How will the model perform with noisy masks?
When we collect data in the real world, we won't have perfect synthetic attention masks \(\mathcal{M}\). They will typically be noisy, usually by error accumulation of the models we use to predict the semantic segmentation, depth, or both. To mimic these noisy masks, we define a function \( f \) that will add Perlin noise to the masks and other granular noise to larger objects. Additionally, we train a U-Net to obtain \( \widehat{\mathcal{M}} \), the predicted mask given an input image.

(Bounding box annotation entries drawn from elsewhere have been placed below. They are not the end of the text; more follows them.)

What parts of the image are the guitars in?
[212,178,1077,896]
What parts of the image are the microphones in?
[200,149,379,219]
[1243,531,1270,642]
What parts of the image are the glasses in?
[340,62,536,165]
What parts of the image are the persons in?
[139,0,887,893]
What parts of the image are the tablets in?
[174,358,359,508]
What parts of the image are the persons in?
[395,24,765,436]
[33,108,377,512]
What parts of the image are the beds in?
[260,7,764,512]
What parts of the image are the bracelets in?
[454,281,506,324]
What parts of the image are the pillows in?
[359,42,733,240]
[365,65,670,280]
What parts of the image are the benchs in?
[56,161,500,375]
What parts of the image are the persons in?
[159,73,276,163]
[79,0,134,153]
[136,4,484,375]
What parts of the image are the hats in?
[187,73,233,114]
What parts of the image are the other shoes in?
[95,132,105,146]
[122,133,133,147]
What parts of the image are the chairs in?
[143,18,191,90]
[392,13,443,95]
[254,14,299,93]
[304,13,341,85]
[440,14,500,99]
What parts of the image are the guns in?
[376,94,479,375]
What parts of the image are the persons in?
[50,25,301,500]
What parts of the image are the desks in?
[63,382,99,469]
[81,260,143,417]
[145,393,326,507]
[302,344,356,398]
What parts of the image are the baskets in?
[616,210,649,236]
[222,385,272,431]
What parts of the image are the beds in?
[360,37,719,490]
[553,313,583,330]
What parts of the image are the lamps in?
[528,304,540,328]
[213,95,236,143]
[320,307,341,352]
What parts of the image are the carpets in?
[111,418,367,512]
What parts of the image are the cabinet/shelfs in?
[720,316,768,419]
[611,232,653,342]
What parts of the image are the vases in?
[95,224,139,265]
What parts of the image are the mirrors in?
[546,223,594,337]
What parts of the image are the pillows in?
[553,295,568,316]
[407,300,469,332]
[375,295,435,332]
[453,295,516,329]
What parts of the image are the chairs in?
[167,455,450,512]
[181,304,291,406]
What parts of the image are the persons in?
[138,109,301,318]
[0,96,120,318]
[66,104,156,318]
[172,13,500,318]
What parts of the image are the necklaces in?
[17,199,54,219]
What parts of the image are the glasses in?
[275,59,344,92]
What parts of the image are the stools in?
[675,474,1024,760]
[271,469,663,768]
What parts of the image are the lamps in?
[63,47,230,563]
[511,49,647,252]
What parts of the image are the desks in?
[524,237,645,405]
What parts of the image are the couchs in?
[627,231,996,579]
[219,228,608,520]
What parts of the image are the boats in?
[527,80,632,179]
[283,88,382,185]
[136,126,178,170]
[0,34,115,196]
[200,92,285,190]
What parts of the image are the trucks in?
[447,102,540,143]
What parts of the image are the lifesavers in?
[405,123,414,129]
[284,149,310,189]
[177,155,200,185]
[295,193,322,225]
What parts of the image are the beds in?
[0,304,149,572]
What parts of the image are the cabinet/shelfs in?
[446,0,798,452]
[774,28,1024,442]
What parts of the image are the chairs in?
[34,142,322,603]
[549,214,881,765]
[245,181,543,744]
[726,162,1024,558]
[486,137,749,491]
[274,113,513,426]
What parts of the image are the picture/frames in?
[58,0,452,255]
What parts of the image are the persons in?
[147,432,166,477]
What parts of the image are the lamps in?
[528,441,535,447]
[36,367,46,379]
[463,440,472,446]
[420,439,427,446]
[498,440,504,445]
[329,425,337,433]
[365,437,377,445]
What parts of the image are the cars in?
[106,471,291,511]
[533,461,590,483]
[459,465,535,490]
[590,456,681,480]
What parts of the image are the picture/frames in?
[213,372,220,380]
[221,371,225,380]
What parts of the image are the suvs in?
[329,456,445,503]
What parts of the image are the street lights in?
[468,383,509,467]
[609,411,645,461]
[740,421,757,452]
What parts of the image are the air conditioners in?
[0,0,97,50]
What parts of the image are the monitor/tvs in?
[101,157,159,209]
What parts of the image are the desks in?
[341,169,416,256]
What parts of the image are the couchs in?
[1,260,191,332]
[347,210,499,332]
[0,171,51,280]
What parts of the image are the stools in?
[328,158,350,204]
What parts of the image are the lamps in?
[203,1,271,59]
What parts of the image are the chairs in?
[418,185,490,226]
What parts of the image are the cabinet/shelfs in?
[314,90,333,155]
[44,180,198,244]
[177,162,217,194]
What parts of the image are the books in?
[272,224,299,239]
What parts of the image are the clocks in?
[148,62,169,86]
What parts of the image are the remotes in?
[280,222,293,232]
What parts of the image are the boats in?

We show some examples in the following figure:
Typically, the synthetic attention masks are used as input in different ways. Soft Mask (SM) appends the mask as a fourth channel to the input RGB image. Hard Mask (HM) does an element-wise multiplication with the RGB channels, effectively removing "unnecessary" data. When predicting the masks, we must do so during training and testing time, increasing the required compute. For comparison, we train a model with noisy masks using the Attention Loss, but note that for our case, we do not need to predict these during validation. In the following table, we train all models using 14 hours of driving data in Town01
and validate the driving in Town02
. Our proposed loss obtains the best driving results without the need to remove parts of the input.
To test the high-data regime in more complex scenarios, we collect 55 hours of driving data in multiple towns in CARLA: Town01
, Town02
, Town03
, Town04
, and Town06
, and test in the unseen Town05
under new weather conditions. We note a particular boost in the Driving Score and Infraction Score, resulting from a better adherence to the traffic rules from the model.